JT: That's a red herring. According to Strategy Page the US only sold Saddam's Iraq around $50 million worth of weapons. You'll have to talk to the French and the Russians if you want to know their motivation for selling him billions of dollars worth of weapons.
Michael,
It's not what the U.S. sold, it is what the U.S. clandestinely helped Saddam to acquire. Rep. Henry Gonzalez helped to expose the truth about how we helped Saddam acquire weapons through a maze of contractors, banks, and connections to arms dealers.
JT: Right, and we thought nasty thoughts about people, too. I guess I just don't see the point. We sold him weapons, no, we just encouraged him get weapons... from foreign arms dealers... to fight a war he started himself against Iran, who had just deposed a US-backed leader.
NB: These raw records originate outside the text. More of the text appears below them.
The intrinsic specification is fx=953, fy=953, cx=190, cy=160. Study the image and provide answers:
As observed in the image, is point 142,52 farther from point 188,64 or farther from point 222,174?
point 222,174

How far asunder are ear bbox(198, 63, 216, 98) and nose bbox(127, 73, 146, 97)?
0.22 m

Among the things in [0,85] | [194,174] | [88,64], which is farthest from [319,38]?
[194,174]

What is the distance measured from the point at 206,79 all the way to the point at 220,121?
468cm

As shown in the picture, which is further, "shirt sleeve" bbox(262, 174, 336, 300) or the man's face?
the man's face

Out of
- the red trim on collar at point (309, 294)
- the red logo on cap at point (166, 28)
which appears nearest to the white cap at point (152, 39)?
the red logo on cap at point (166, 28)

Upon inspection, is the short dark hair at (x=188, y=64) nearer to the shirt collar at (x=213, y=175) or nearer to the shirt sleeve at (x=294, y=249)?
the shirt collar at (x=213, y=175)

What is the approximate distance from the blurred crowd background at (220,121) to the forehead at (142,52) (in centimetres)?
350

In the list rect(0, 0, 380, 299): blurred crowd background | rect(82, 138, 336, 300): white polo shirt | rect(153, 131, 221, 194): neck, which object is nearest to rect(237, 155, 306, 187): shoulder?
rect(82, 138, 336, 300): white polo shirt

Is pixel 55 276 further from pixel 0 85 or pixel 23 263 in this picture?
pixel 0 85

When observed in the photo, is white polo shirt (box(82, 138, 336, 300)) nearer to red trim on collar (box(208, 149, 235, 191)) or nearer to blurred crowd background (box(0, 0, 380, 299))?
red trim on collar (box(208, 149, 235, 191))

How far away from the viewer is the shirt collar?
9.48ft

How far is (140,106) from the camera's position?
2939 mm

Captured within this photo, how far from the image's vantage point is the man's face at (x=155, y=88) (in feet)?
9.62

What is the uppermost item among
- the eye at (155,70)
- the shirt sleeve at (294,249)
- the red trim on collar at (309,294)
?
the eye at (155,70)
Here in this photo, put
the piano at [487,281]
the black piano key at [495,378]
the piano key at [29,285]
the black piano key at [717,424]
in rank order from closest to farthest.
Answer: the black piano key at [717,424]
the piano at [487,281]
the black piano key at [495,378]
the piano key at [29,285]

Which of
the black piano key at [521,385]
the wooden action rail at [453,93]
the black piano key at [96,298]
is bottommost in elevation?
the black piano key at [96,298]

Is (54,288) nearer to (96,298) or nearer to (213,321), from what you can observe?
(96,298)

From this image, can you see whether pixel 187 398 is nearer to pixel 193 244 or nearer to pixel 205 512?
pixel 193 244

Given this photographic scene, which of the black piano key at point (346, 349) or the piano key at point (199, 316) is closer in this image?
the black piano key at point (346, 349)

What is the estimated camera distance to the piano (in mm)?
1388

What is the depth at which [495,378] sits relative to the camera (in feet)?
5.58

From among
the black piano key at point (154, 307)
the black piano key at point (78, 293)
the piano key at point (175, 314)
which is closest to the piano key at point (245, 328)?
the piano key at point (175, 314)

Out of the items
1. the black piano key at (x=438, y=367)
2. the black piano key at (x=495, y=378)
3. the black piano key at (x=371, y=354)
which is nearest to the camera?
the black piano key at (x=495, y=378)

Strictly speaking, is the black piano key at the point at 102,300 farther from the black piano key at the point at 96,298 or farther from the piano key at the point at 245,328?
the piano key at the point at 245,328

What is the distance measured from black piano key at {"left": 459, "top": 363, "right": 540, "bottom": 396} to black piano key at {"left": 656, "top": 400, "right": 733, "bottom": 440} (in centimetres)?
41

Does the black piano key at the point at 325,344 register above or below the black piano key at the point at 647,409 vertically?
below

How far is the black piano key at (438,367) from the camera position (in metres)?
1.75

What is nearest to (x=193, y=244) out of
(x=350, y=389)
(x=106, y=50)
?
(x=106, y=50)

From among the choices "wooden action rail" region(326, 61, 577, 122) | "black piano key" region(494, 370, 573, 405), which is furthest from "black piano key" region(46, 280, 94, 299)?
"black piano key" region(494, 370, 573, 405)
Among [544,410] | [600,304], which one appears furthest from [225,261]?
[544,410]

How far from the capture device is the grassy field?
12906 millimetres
So what?
Michael,
You're just doing a bait and switch. First, we didn't help him with weapons, then if we did, so what? Well, for one thing, we are telling the world that Germany and France are evil because they helped Saddam.
Your circular argument just makes me dizzy.
How about this? When Saddam killed the Kurds we had almost nothing at all to say about it.
JT: Can't I have it both ways? We didn't help him much, and the amount we helped him wasn't consequential.
But yeah, it was pretty awful how we encouraged rebellion in the 1992 and then didn't support it. Almost entirely due to the pressure of our "allies".
Michael,
I think you are simply wrong in your belief that we didn't help him much. Through BNL and the Commodity Credit Corporation, the U.S. helped Saddam fund a whole lot more than $50 million; more like in the billions. The Bush (I) administration worked feverishly to block Congressional investigation of this, but much of the truth came out anyway.